§ **INSTRUCTIONS FOR THE TASK**: I would like the number of lines in the data that contain the word "site". Please give that number alone.

(Stored items)

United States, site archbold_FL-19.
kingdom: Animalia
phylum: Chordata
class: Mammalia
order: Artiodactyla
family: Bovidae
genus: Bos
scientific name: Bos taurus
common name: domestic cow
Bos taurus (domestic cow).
==
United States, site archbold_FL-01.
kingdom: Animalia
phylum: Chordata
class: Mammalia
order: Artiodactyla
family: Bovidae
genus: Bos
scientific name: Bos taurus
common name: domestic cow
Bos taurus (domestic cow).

§ **ANSWER SECTION**: 2